Es geht mir mehr darum vorher zu wissen ob es klappt bevor ich mir einen BBreitbildschirm kaufe.

----------

## xraver

Hmz, ich verwende ich der Console eh kein Framebuffer mehr weill es immer wieder Probleme mit dem nvidia Treiber gab (welche aber weniger mit dem Bildschirm zusammen hängen).

In der Console ohne X wird bei mir die Auflösung (640x480?) im Vollbild angezeigt. Bei einem Kolegen wiederum ist in der mitte des Bildschirms ein Kästchen...was dann die Console ist. Also nix mit Vollbild.

----------

## Vortex375

 *Quote:*   

> Und da ich den Kernel direkt von www.kernel.org nehme habe ich kein VesaFB-TNG.

 

Mit kleinem Aufwand kannst du dem kernel ja auch von Hand den vesafb-TNG-Patch hinzufügen. Damit sollte es eigentlich gehen (habs nicht getestet).

----------

## SkaaliaN

wer von euch kennt den nen guten, großen Breitbild-Monitor!?

LG

Scup

PS: Hatte mal von Sony einen..der war net so gut...War oben in der Mitte beim schwarzen Bild immer hell...

----------

## Voidberg

Auf meinem Laptop geht 16:10 ohne Probleme. Weder Konsole mit Framebuffer noch X mit i810 Treiber ist verzerrt.

----------

## schmidicom

 *Vortex375 wrote:*   

> Mit kleinem Aufwand kannst du dem kernel ja auch von Hand den vesafb-TNG-Patch hinzufügen.

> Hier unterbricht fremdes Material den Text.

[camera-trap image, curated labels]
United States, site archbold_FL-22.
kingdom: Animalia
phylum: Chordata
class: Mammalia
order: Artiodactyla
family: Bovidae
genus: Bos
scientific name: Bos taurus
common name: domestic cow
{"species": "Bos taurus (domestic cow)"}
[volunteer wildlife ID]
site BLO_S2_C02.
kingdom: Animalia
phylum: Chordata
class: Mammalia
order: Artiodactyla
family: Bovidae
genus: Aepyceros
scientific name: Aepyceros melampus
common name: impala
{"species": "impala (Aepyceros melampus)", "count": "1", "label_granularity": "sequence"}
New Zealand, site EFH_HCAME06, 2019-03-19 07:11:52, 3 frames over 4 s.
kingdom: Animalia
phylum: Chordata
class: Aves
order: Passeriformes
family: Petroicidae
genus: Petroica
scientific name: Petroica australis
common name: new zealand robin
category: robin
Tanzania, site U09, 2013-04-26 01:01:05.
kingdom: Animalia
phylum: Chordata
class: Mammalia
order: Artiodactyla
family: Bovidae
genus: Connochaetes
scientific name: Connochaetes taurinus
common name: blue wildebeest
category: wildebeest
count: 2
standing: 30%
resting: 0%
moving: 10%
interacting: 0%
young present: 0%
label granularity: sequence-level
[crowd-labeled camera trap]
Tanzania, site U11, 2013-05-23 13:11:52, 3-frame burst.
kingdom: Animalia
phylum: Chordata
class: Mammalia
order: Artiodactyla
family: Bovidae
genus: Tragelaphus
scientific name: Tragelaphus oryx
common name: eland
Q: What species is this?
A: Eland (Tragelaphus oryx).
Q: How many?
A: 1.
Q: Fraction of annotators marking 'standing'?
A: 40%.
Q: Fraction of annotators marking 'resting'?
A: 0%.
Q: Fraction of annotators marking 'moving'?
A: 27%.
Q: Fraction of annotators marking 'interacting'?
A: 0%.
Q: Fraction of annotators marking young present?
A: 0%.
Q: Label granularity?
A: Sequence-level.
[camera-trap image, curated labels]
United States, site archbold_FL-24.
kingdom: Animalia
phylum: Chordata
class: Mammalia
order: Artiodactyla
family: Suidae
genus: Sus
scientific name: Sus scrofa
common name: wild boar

Damit sollte es eigentlich gehen (habs nicht getestet).

 

Wie schön mal einen patch zu sehen der nicht von der version des Kernel abhängig ist.   :Very Happy: 

Ich werde den mal bei mir testen auch wenn ich noch keinen Breitbildschirm habe.

----------

## schmidicom

Ich habe es nun im Kernel drin dieses Vesa-TNG, und tatsächlich scheint etwas schneller zu sein wenn eine menge Text durch die Konsole huscht.   :Wink: 

Auch der nVidia Treiber scheint kein Problem mit ihm zu haben. Feine Sache das.

Und dieser Vesa-TNG ist also in der Lage mit der etwas speziellen Auflösung von Breitbildmonitoren umzugehen?

----------

## bbgermany

ich hab mir heute nen 16:9 fernseher gekauft (auflösung 1366x768). in der konsole habe ich noch nicht versucht die native auflösung von 1360x768@60Hz einzustellen. Unter X ist es mir ohne probleme gelungen (ModeLine Calculator sei dank  :Very Happy: )

----------

## hoschi

VesaFB-TNG ist wirklich gut, aber leider hatte ich Probleme mit Suspend (S3), wenn nicht zuvor der Gnome-Power-Manager lief oder nebenzu laeuft, da gabs Probleme und Grafikfetzen auf der Shell. Wahrscheinlich hat der eine Variable veraendert oder sonst was k.A.

----------

## eXoCooLd

Habe auch ein 16:10 Display mit ner nVidia Karte, funktioniert alles wunderbar (Auflösung: 1920x1200)

----------